Year built: c. 1900
Camp-o'-the-Winds was built by Thomas Blagden on 70 acres near Saranac Inn at the northern end of Upper Saranac Lake. In 1920, it was described as consisting "of many buildings including the main assembly, lodges, barns, garages, boathouses, etc. It is one of the handsomest properties in the Adirondacks." 1
There was a unique barn/stable between the Kimpton Road and the main house that burned in the early 1990s; in By Foot in the Adirondacks, Phil Gallos calls it a wooden castle. Two stories high, it had a three-story hexagonal tower that was used as housing for the stable boys. There was also a remarkable hand-powered elevator for carriages, iron parts of which are all that remains of the original structure, which caught fire when spilled fuel was ignited by a snowblower.

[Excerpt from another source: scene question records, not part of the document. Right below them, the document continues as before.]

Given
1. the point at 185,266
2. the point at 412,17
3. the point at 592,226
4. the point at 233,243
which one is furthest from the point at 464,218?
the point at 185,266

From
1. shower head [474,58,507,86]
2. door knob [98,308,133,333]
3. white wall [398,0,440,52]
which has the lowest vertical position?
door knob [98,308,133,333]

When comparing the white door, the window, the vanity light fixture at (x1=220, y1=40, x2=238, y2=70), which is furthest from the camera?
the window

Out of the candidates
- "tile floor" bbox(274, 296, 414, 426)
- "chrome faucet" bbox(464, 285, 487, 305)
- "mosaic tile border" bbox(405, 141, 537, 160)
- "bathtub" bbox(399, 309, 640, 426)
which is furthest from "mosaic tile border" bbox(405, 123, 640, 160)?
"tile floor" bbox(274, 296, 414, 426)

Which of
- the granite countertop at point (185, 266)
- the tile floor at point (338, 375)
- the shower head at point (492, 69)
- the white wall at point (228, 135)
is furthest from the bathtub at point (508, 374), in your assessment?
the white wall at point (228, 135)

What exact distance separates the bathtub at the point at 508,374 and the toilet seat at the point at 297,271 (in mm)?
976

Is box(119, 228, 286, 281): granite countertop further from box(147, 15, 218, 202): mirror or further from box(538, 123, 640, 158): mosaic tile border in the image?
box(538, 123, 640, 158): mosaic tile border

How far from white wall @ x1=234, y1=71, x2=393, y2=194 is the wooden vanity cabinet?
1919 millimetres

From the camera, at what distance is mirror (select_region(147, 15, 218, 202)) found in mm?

New York Times, June 25, 1911
Mr. and Mrs. Edwin M. Bulkley of Englewood, N. J., who were absent from the mountains last season, are coming back to Saranac Inn, where they have leased Camp-of-the-Winds, which adjoins the park of Thomas H. Blagdon of Washington.
New York Times, June 9, 1912
Mr. and Mrs. Edwin M. Bulkley of Englewood, N. J., are again joining the Summer colony at Saranac Inn. Mr. Bulkley has taken a long-term lease of Camp-of-the-Winds, one of the Adirondack camps of Thomas H. Blagdon of Washington. Mr. Bulkley was one of the enthusiasts who helped to revive golf at Saranac Inn a few years ago.
Malone Farmer, April 14, 1920
Thomas Blagden, one of the best known summer residents of Saranac Inn, who owned "Deer Wood Camp" and "Camp-o'-the-Winds" on the Upper Saranac, and two cottages at Saranac Inn, has sold "Deerwood" to John L. Severence, of Cleveland, Ohio, and "Camp-o'-the-Winds" to J. R. Harbeck, of New York. The former consists of 60 acres and has a famous deer park containing about a dozen deer. The camp is a large English country house of about 25 rooms and half a dozen baths. The springs and piping system supplying the camp are a notable feature of the property.
"Camp-o'-the-Winds" adjoins it and consists of 70 acres of land and many buildings. It is one of the handsomest properties in the Adirondacks. Both properties brought about $300,000. Mr. Blagden will retain his cottages at Saranac Inn which he will continue to occupy.